746. LORD ELTON: In your additions apart you have a rather charming phrase, "the method by which the person walking the dog progresses himself is immaterial". If you are going to train people I think you do need to know if they are going to be on a bicycle or on a skateboard because the actual control over the dog is going to be different from those exercised on foot. I wonder if that was material after all?

747. MR LEWIS: As a matter of drafting the reason the addition is there is to ensure that those who are exercising their dogs on a bicycle or on skateboard or whatever else are actually caught by these provisions, that is the reason for the use of those words.

748. LORD ELTON: On drafting, if I may, on page 12, line 17 designated under subsection 7 should I think be subsection 8.

749. MR LEWIS: We have been given notice of your two small drafting points and I agree with both of them.

750. LORD ELTON Good.

The witness withdrew

751. CHAIRMAN: That really concludes our consideration of the Bill now. We will return at 2.15 and I hope I am right in saying that all we need to do at that stage is to give our decision on the Police Clause?

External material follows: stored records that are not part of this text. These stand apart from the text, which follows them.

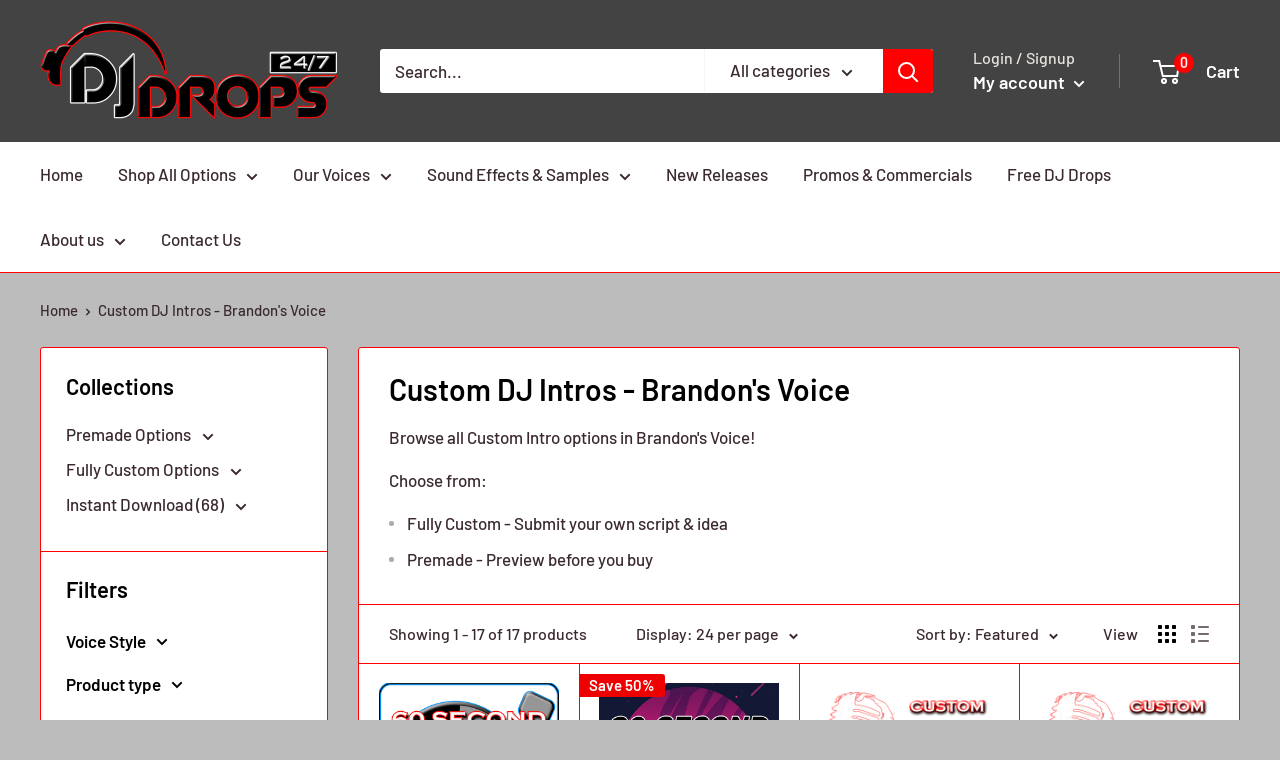

--- FILE ---
content_type: text/javascript
request_url: https://djdrops247.com/cdn/shop/t/8/assets/custom.js?v=102476495355921946141678904895
body_size: -564
content:
//# sourceMappingURL=/cdn/shop/t/8/assets/custom.js.map?v=102476495355921946141678904895
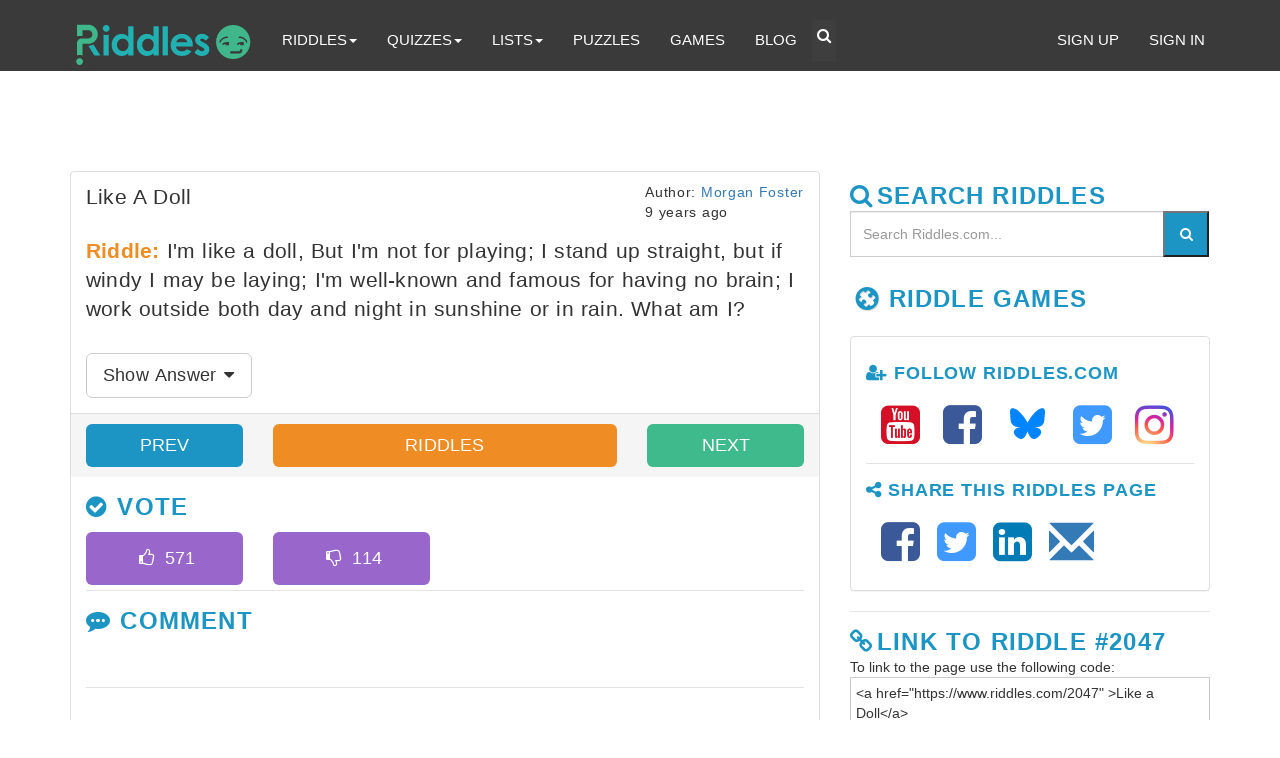

--- FILE ---
content_type: text/html; charset=utf-8
request_url: https://www.google.com/recaptcha/api2/aframe
body_size: 250
content:
<!DOCTYPE HTML><html><head><meta http-equiv="content-type" content="text/html; charset=UTF-8"></head><body><script nonce="vM6jzOpmMSfK9vk3pJBz6A">/** Anti-fraud and anti-abuse applications only. See google.com/recaptcha */ try{var clients={'sodar':'https://pagead2.googlesyndication.com/pagead/sodar?'};window.addEventListener("message",function(a){try{if(a.source===window.parent){var b=JSON.parse(a.data);var c=clients[b['id']];if(c){var d=document.createElement('img');d.src=c+b['params']+'&rc='+(localStorage.getItem("rc::a")?sessionStorage.getItem("rc::b"):"");window.document.body.appendChild(d);sessionStorage.setItem("rc::e",parseInt(sessionStorage.getItem("rc::e")||0)+1);localStorage.setItem("rc::h",'1769458868933');}}}catch(b){}});window.parent.postMessage("_grecaptcha_ready", "*");}catch(b){}</script></body></html>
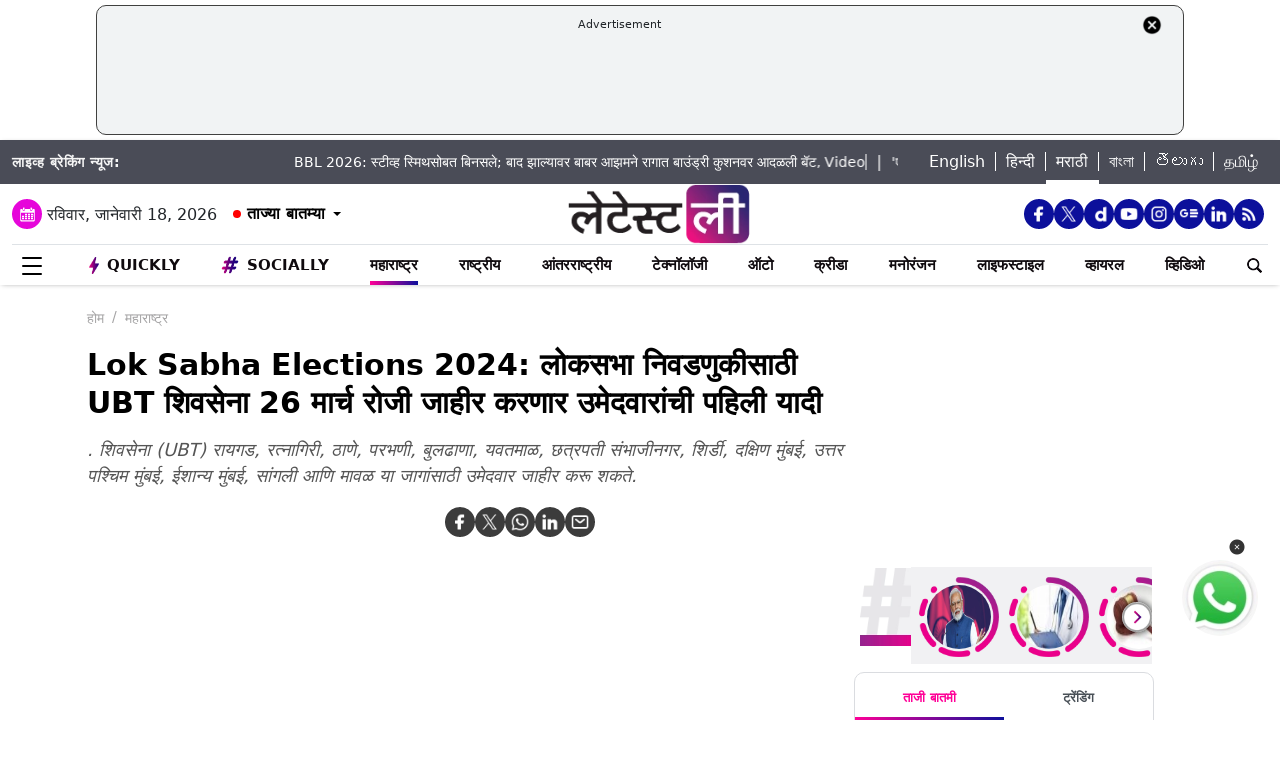

--- FILE ---
content_type: text/html; charset=utf-8
request_url: https://www.google.com/recaptcha/api2/aframe
body_size: 267
content:
<!DOCTYPE HTML><html><head><meta http-equiv="content-type" content="text/html; charset=UTF-8"></head><body><script nonce="qpammnVzN0yCH_c_GXe_6Q">/** Anti-fraud and anti-abuse applications only. See google.com/recaptcha */ try{var clients={'sodar':'https://pagead2.googlesyndication.com/pagead/sodar?'};window.addEventListener("message",function(a){try{if(a.source===window.parent){var b=JSON.parse(a.data);var c=clients[b['id']];if(c){var d=document.createElement('img');d.src=c+b['params']+'&rc='+(localStorage.getItem("rc::a")?sessionStorage.getItem("rc::b"):"");window.document.body.appendChild(d);sessionStorage.setItem("rc::e",parseInt(sessionStorage.getItem("rc::e")||0)+1);localStorage.setItem("rc::h",'1768731079286');}}}catch(b){}});window.parent.postMessage("_grecaptcha_ready", "*");}catch(b){}</script></body></html>

--- FILE ---
content_type: application/javascript; charset=utf-8
request_url: https://fundingchoicesmessages.google.com/f/AGSKWxVFuCQd9AwtmEcrGHNqqiCNsxG_VuZHmIeqbNHmkzOVYgHtQCGAwJMvr6XPz94Rohm-FvopI5364zbTUp2hVEHHy_oEUwssfkrtsT7rN8IhCscjnsCowWhbhIyA8MEKfQCu_d67ORgVJstgxGWXvOR1L5eO7qcfgMCdvxlJL1anyDmlyz0Z6gr22Ws=/_.com/?wid=/interad./footer_ad_.exp_ad-/468x70-
body_size: -1290
content:
window['49082c7f-be71-42a4-b6ea-e9f1594c76b2'] = true;

--- FILE ---
content_type: text/plain;charset=UTF-8
request_url: https://adgebra.co.in/ocean/articles?url=marathi.latestly.com
body_size: -172
content:
{"oceanArticles":[]}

752. MR LEWIS: In fact on the whole Bill and prove the preamble.

753. CHAIRMAN: We will now adjourn until 2.15.

After a Short Adjournment

754. CHAIRMAN: Good afternoon, we are nearly at the end of proceedings. First of all I will give our pronouncement on Clause 32. Our conclusion on Clause 32 is as the follows, we agree to the recommendations of the Secretary of State that the Clause should not proceed, it follows therefore that Schedule 6 to the Bill will also fall. Can I invite you, Mr Lewis, to do the preamble proceedings, please.

755. MR LEWIS: I will ask Mr Kerrigan to take the oath.

MR DONAL KERRIGAN, sworn

Examined by MR LEWIS

756. MR LEWIS: Perhaps before I start, my Lords, I would just like to mention that this is the last occasion that Mr Kerrigan will be swearing a preamble in this House at least, probably the last time full stop because he is retiring in June. He has become a bit of a serial preamble swearer.

757. Unfortunately Private Bills do not come by as often as they used to. Mr Kerrigan has done this now since the first London Local Authorities Bill, so it is his eighth time in the London Local Authorities Bill, he has also done three City of Westminster Bills and it brings to a conclusion a long career in this particular field.

(Mr Kerrigan) I hope I get the answers right this time.

758. CHAIRMAN: On behalf of us can I wish you a very happy retirement, Mr Kerrigan. I am sorry in a way that these Bills are not as frequent as they once were, I think we have all enjoyed the last day and a half's proceedings.

759. LORD TORDOFF: Can I say, it is terrible to see people retiring so young.